SCE&G, a US-based energy utility company with a fairly new corporate flight department operating corporate services under Part 91, recently presented its own experience of setting up and operating a safety management system and operating according to industry best practice.

This was done through a presentation at last year's Flight Safety Foundation Corporate Aviation Safety Seminar, which illustrated the synergies between all sectors of the company - including the flight department - because it operates in an industry with a high exposure to risk.

SCE&G's flight department head Spike Boyer says: "Today, perhaps more than ever, corporate aviation is under the magnifying glass of customers, stockholders, fellow employees and board members." His point is that every aspect of the flight department's operation will be subject to scrutiny, and it should be able to justify, in detail, why it operates the way it does.

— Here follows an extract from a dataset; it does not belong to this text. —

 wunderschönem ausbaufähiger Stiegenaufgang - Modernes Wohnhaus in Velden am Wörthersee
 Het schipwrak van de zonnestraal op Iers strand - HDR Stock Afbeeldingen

Boyer says the company's fledgling flight department began to organise itself in 2004-05 by creating a flight operations manual based on the IS-BAO (International Standards for Business Aircraft Operation) generic FOM. In 2006 it carried out an operational risk management assessment, and in 2007 the safety management expertise from different Scana Group corporate sectors was brought together in a safety leadership council that included managers in charge of general facilities, the nuclear energy department and the flight department. The benefit was the clarification of total corporate top-down commitment to safety management in all areas, and a determination to win employee buy-in.

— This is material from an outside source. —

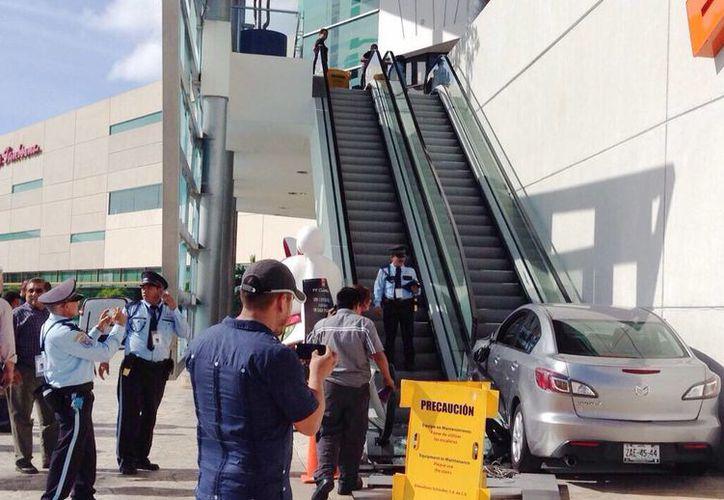 La administración de Plaza Altabrisa exige el pago de dos millones de pesos por los daños causados a la escalera eléctrica el pasado martes. (SIPSE)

Boyer's general advice runs like this:

  • "Know that nothing happens quickly in a large corporation and you simply can't impose the SMS on everyone, because if it is to succeed, they must do it for themselves.
  • "The good news is that time is on your side and what may appear to be 'baby steps' to us can be huge mental shifts in how others inside our companies view safety.
  • "Continue to stress best practices and seek them in your company (not just the flight department)."

The National Business Aircraft Association itself has drawn up a "prototypical" business aviation safety manual that harmonises with the principles Boyer sets out, and emphasises that an SMS without a company safety culture is an empty vessel. The NBAA's description of the characteristics of a working culture on which to base an SMS includes these principles:

  • Unqualified commitment by top management to safety as a behavioural pattern and way of life.
  • Unambiguous expectations by each level of management and peer group that, for all employees, safe life patterns and work habits are normal practice, both on and off duty.
  • There are clear, easily understood operating procedures that people follow.
  • There is a trusted system for collecting, analysing, exchanging and communicating safety incident data.
  • Retribution does not follow reporting of safety incident data, but retraining without penalty or stigma may follow if appropriate.
  • There is a system for tracking incident and accident data, the analysis of trends, followed by corrective action and monitoring the results of that action.